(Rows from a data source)
◇ ◇ ◇ ◇ ◇ ◇ ◇
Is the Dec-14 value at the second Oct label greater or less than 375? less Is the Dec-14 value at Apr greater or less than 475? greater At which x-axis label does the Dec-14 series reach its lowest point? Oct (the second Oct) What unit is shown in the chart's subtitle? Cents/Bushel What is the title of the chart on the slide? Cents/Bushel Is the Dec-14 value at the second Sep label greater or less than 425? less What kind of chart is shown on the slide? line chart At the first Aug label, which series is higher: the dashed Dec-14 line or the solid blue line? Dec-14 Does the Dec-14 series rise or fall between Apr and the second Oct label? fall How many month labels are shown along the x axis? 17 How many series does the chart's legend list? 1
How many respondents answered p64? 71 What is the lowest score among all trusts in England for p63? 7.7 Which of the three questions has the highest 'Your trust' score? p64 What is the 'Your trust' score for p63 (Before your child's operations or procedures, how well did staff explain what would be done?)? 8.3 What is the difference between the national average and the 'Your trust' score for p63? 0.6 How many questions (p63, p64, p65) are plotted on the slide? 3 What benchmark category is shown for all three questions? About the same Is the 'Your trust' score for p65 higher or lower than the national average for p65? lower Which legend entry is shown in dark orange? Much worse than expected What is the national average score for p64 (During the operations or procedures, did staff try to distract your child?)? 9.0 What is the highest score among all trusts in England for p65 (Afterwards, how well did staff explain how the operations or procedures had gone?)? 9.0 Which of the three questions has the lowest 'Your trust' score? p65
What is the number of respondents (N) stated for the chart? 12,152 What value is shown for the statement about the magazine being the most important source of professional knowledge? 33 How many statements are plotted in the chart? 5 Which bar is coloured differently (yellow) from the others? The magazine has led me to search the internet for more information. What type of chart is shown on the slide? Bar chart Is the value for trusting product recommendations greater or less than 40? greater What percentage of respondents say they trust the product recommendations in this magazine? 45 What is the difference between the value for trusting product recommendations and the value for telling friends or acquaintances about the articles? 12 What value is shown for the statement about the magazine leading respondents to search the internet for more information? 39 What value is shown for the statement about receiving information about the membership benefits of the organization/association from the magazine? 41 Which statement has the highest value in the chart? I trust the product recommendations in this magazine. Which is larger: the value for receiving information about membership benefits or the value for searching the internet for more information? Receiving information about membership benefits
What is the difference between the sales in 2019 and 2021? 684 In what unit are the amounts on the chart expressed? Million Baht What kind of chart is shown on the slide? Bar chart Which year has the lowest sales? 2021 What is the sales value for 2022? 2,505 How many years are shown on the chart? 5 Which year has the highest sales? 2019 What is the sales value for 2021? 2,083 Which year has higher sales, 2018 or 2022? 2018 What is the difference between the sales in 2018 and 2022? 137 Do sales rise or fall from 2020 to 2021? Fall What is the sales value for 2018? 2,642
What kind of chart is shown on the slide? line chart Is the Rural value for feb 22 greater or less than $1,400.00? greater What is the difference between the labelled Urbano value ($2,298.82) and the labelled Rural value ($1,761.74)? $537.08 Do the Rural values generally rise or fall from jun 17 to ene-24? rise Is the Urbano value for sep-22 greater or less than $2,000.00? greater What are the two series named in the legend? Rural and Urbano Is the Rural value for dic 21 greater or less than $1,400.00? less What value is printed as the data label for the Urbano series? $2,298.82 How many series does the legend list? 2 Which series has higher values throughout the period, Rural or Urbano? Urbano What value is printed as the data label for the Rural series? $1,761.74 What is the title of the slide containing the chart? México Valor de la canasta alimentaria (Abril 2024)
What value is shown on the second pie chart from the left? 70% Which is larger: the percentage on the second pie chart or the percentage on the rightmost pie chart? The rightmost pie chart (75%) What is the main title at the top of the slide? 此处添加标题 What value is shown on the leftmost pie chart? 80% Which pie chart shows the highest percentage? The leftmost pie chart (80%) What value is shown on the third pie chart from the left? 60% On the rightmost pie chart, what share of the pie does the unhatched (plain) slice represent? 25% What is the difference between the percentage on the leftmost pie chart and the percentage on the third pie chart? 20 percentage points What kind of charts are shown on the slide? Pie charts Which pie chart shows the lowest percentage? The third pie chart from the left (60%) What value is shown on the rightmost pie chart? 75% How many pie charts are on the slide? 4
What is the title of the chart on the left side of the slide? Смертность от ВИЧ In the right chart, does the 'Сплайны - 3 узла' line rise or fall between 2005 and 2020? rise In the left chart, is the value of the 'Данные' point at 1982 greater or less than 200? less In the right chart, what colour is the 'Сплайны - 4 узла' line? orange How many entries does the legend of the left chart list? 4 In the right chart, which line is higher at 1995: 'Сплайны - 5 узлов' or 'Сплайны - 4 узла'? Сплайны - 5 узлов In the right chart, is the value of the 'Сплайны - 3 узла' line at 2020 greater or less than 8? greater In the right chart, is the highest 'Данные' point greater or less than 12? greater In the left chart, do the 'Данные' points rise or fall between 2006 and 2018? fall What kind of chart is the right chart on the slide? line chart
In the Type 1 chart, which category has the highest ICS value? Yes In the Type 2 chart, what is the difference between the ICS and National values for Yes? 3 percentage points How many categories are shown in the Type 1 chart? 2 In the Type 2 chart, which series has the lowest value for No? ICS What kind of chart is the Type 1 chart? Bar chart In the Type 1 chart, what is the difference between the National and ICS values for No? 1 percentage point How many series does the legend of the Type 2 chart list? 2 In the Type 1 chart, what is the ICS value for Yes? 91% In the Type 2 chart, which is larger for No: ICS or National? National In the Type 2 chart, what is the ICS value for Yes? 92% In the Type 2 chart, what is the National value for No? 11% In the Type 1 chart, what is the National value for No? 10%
◇ ◇ ◇ ◇ ◇ ◇ ◇
### [Exercise aim]
Copy the rows above word for word, starting with the first row and ending with the row that holds "How many respondents", with both of those rows included.

### [Response]
Is the Dec-14 value at the second Oct label greater or less than 375? less Is the Dec-14 value at Apr greater or less than 475? greater At which x-axis label does the Dec-14 series reach its lowest point? Oct (the second Oct) What unit is shown in the chart's subtitle? Cents/Bushel What is the title of the chart on the slide? Cents/Bushel Is the Dec-14 value at the second Sep label greater or less than 425? less What kind of chart is shown on the slide? line chart At the first Aug label, which series is higher: the dashed Dec-14 line or the solid blue line? Dec-14 Does the Dec-14 series rise or fall between Apr and the second Oct label? fall How many month labels are shown along the x axis? 17 How many series does the chart's legend list? 1
How many respondents answered p64? 71 What is the lowest score among all trusts in England for p63? 7.7 Which of the three questions has the highest 'Your trust' score? p64 What is the 'Your trust' score for p63 (Before your child's operations or procedures, how well did staff explain what would be done?)? 8.3 What is the difference between the national average and the 'Your trust' score for p63? 0.6 How many questions (p63, p64, p65) are plotted on the slide? 3 What benchmark category is shown for all three questions? About the same Is the 'Your trust' score for p65 higher or lower than the national average for p65? lower Which legend entry is shown in dark orange? Much worse than expected What is the national average score for p64 (During the operations or procedures, did staff try to distract your child?)? 9.0 What is the highest score among all trusts in England for p65 (Afterwards, how well did staff explain how the operations or procedures had gone?)? 9.0 Which of the three questions has the lowest 'Your trust' score? p65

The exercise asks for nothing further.